Robert Ford

Profile
- Position: Offensive coordinator

Personal information
- Born: June 21, 1951 (age 74) Belton, Texas, U.S.

Career information
- High school: Belton (TX)
- College: Houston
- NFL draft: 1973: undrafted

Career history
- Saginaw High School (1973) Wide receivers coach; Western Illinois (1974–1976) Wide receivers coach; New Mexico (1977–1979) Wide receivers coach; Oregon State (1980–1981) Wide receivers coach; Mississippi State (1982–1983) Wide receivers coach; Houston Gamblers (1985) Wide receivers coach; Kansas (1986) Wide receivers coach; Texas Tech (1987–1988) Wide receivers coach; Texas A&M (1989–1990) Wide receivers coach; Dallas Cowboys (1991–1997) Tight ends coach; Miami Dolphins (1998–2003) Wide receivers coach; Arizona Cardinals (2004) Wide receivers coach; Oakland Raiders (2006) Offensive quality control coach; Texas Southern (2011) Wide receivers coach; Orlando Guardians (2023) Offensive coordinator & running backs coach;

Awards and highlights
- 3× Super Bowl champion (XXVII, XXVIII, XXX); Third-team All-American (1972);

= Robert Ford (American football) =

American football coach (born 1951)

Robert Ford (born June 21, 1951) is an American football coach. He won three Super Bowls with the Dallas Cowboys of the National Football League (NFL). He played college football at the University of Houston. He was previously the offensive coordinator of the Orlando Guardians

==Early life==
Ford attended Belton High School, where he played as a running back. He accepted a football scholarship from the University of Houston, where he was switched to wide receiver. His roommate was future NFL player Robert Newhouse.

As a sophomore and junior, he was a backup wide receiver. He was named the starter as a senior in 1972, leading the team in receiving with 35 receptions for 538 yards (15.4-yard avg.) and 4 receiving touchdowns, earning third-team All-American honors. He also led in kickoff returns and punt returns. He had 231 receiving yards against San Diego State University. He became the first player in the history of the NCAA to have two 99-yard touchdown receptions, each thrown by QB Terry Peel.

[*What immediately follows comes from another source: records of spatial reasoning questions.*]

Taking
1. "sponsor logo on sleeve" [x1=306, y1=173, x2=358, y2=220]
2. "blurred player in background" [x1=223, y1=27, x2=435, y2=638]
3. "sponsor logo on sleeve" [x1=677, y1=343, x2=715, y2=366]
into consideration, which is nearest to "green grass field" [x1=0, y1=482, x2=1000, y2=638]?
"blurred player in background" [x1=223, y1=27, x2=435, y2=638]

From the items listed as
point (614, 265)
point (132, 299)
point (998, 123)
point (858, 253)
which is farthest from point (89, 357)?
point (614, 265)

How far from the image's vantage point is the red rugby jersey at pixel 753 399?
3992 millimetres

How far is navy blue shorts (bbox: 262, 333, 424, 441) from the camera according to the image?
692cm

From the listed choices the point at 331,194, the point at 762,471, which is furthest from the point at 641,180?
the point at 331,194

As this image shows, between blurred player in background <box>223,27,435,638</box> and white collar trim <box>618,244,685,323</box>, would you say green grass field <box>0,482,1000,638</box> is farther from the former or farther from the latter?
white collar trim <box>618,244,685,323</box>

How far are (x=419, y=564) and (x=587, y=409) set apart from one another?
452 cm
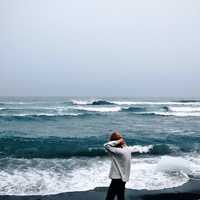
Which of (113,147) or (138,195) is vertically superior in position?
(113,147)

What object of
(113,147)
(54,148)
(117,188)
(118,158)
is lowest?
(54,148)

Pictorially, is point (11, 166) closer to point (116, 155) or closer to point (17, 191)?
point (17, 191)

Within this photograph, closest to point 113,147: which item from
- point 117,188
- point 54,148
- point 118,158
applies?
point 118,158

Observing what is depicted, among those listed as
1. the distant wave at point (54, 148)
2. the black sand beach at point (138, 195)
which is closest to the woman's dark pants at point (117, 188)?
the black sand beach at point (138, 195)

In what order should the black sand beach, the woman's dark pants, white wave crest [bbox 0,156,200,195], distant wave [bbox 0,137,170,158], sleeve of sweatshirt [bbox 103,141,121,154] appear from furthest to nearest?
distant wave [bbox 0,137,170,158], white wave crest [bbox 0,156,200,195], the black sand beach, the woman's dark pants, sleeve of sweatshirt [bbox 103,141,121,154]

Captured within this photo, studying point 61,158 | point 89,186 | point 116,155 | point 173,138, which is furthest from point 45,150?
point 116,155

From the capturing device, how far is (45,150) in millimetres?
14070

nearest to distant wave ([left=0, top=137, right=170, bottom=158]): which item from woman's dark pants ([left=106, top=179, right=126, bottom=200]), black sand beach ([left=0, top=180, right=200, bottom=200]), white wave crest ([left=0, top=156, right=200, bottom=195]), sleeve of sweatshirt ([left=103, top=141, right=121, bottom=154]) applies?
white wave crest ([left=0, top=156, right=200, bottom=195])

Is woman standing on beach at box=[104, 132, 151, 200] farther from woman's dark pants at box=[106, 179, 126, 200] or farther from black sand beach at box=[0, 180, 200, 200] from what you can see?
black sand beach at box=[0, 180, 200, 200]

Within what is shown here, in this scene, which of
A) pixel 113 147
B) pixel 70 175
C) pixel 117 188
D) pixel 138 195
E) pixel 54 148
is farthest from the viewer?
pixel 54 148

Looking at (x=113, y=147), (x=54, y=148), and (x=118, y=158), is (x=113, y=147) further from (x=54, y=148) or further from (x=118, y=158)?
(x=54, y=148)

Ford was inducted into the University of Houston Athletics Hall of Honor and the Central Texas Sports Hall of Fame.

==Coaching career==
In 1973, he began his coaching career in Saginaw High School. In 1974, he was named the wide receivers coach in Western Illinois University. In 1979, he joined the University of New Mexico as their wide receivers coach. In 1980, he was hired by Oregon State University as the wide receivers coach, where he was part of the same staff as future NFL coaches Joe Avezzano and Dave Campo. In 1982, he moved to Mississippi State University to be their wide receivers coach.

In 1985, he spent one season with the Houston Gamblers of the United States Football League before the league folded. He oversaw wide receivers Ricky Sanders, Clarence Verdin and Richard Johnson. Sanders grabbed 48 passes for 538 yards despite playing only 10 games, Verdin caught 84 passes for 1,004 yards and Johnson had 103 catches for 1,384 yards.

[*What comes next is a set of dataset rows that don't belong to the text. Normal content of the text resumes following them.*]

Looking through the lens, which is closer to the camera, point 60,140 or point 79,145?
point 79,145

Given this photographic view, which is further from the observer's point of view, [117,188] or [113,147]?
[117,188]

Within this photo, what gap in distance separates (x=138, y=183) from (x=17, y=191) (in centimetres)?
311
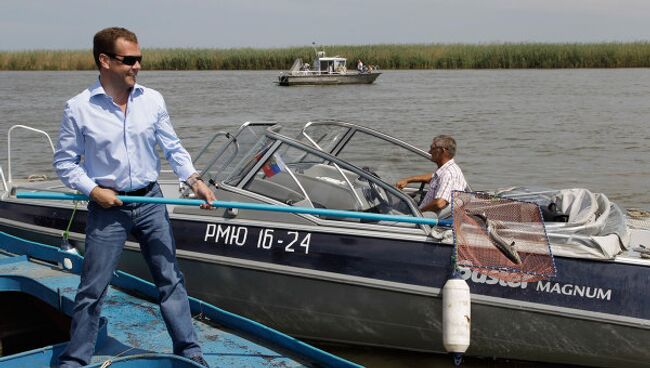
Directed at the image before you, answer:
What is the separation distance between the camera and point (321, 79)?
4322 cm

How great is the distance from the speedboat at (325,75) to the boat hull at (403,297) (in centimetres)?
3742

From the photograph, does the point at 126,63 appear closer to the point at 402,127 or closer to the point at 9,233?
the point at 9,233

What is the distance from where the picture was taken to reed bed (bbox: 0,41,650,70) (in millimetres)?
52375

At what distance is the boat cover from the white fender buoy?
103 cm

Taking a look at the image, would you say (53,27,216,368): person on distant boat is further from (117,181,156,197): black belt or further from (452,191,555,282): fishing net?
(452,191,555,282): fishing net

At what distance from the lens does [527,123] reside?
24531mm

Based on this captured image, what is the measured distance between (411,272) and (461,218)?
617mm

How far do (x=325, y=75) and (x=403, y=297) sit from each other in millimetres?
38169

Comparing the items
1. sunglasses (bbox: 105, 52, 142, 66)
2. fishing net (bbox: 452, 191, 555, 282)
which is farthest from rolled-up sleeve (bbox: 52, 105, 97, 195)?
fishing net (bbox: 452, 191, 555, 282)

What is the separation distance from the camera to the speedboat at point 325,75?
142 feet

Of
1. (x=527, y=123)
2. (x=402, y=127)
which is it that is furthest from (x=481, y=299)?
(x=527, y=123)

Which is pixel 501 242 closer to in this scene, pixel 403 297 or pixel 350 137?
pixel 403 297

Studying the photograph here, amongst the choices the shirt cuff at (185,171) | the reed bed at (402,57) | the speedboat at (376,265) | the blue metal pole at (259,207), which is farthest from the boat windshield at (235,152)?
the reed bed at (402,57)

In 1986, he was hired by the University of Kansas to be the wide receivers coach. In 1987, he accepted the wide receivers coach position at Texas Tech University. He helped to develop Tyrone Thurman, Eddy Anderson and Wayne Walker as All-Southwest Conference wide receivers and were also named the nation's best group of receivers by The Sporting News in 1988. They finished one-two-three on the school's All-time receiving list.

In 1989, he joined the Texas A&M University coaching staff, helping the team to receive two College Bowl invitations, while guiding wide receiver Shane Garrett to reach the NFL.

In 1991, was hired by head coach Jimmy Johnson to be the tight end coach for the Dallas Cowboys, where he helped to develop All-Pro Jay Novacek. He also contributed to the team winning Super Bowl XXVII, XXVIII and XXX.

In 1998, he followed Johnson to the Miami Dolphins coaching staff as the wide receivers coach, where he had an opportunity to develop Oronde Gadsden, O. J. McDuffie, Tony Martin and Chris Chambers.

In 2004, he was hired by the Arizona Cardinals to be the wide receivers coach. He had the opportunity to coach Larry Fitzgerald, Anquan Boldin and Bryant Johnson.

In 2006, he joined the Oakland Raiders coaching staff as the offensive quality control coach.

Ford was officially hired by the Orlando Guardians on September 13, 2022 On January 1, 2024, it was announced the Guardians would not be a part of the UFL Merger.